__Text under study__
As illustrated in FIG. 1, the first pixel PixR, the second pixel PixG, and the third pixel PixB according to the present disclosure are arrayed in the order of the first pixel PixR, the second pixel PixG, and the third pixel PixB in descending order in the Dy direction (second direction).

In the pixel configuration according to the embodiment described above, the display color of the pixel Pix in the n-th row and the m-th column is different from that of the pixel Pix in the n-th row and the m+1-th column.

In the pixel configuration according to the embodiment described above, the display color of the pixel Pix in the n-th row and the m-th column is different from that of the pixel Pix in the n+1-th row and the m-th column.

In the pixel configuration according to the embodiment described above, the display color of the pixel Pix in the n-th row and the m-th column is the same as that of the pixel Pix in the n+1-th row and the m+1-th column.

The power supply device 12 generates a negative first potential VGL and a positive second potential VGH and supplies them to the display device 1. The first potential VGL is −8 V, for example. The second potential VGH is +8 V, for example. The first potential VGL and the second potential VGH are supplied to the gate driver 42. The first potential VGL supplied to the gate driver 42 is not limited to −8 V. The second potential VGH supplied to the gate driver 42 is not limited to +8 V.

The power supply device 12 also generates a negative third potential VL and a positive fourth potential VH and supplies them to the display device 1. The third potential VL is −5 V, for example. The fourth potential VH is +5 V, for example. The third potential VL and the fourth potential VH are supplied to the driver IC 4. The third potential VL supplied to the driver IC 4 is not limited to −5 V. The fourth potential VH supplied to the driver IC 4 is not limited to +5 V.

The control device 13 transmits video signals Source serving as the original signals of video to be displayed on the display device 1 to the display device 1.

The control device 13 includes, for example, a central processing unit (CPU) and a storage device, such as a memory. The control device 13 can implement the display functions of the display device 1 by executing computer programs using these hardware resources, such as the CPU and the storage device. The control device 13 performs control such that the driver IC 4 can handle the image to be displayed on the display device 1 as the information on image input gradation according to the execution results of the computer programs.

__Exercise data__
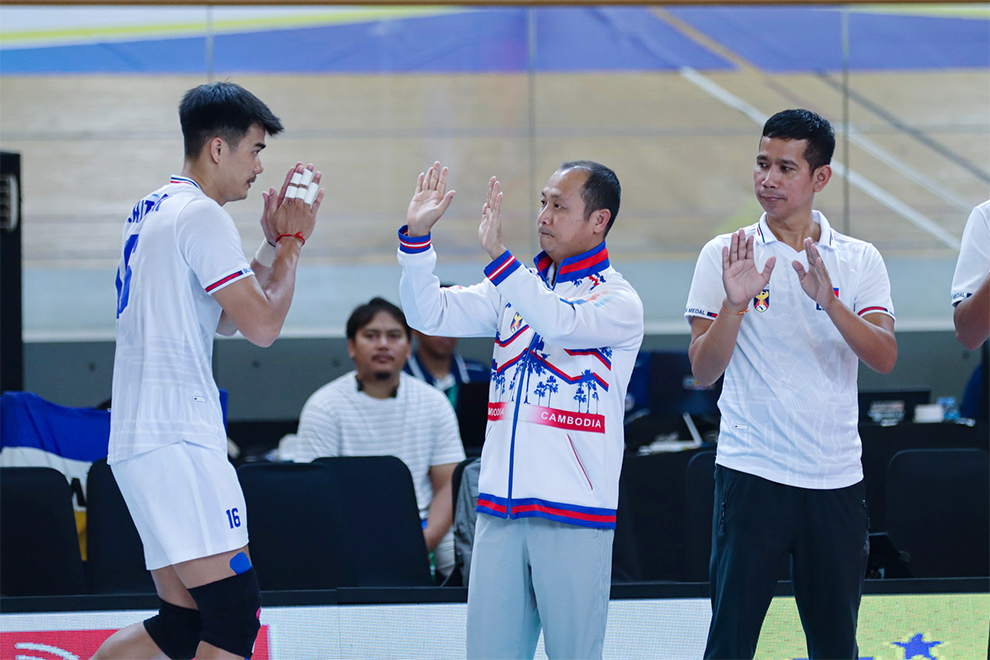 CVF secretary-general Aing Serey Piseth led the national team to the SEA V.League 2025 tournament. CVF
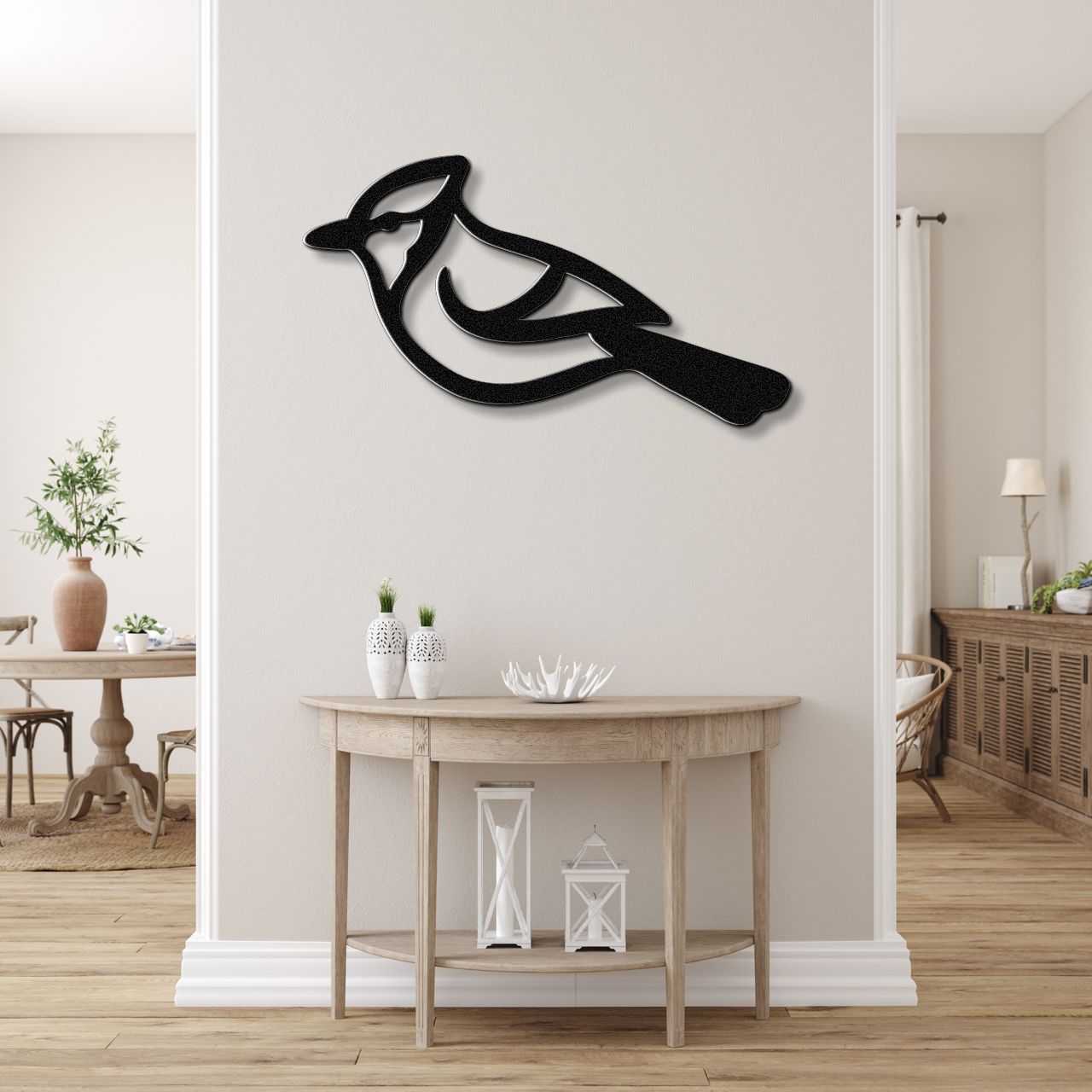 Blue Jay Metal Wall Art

__Prompt A__
Translate this sentence from the display device passage into Spanish: "The first potential VGL and the second potential VGH are supplied to the gate driver 42."
__Prompt B__
List every potential that the power supply device 12 generates, according to the display device passage.
__Prompt C__
In the display device passage, which part receives the third potential VL and the fourth potential VH?

__Expected answer A__
El primer potencial VGL y el segundo potencial VGH se suministran al controlador de compuerta 42.

__Expected answer B__
- the first potential VGL
- the second potential VGH
- the third potential VL
- the fourth potential VH

__Expected answer C__
The driver IC 4.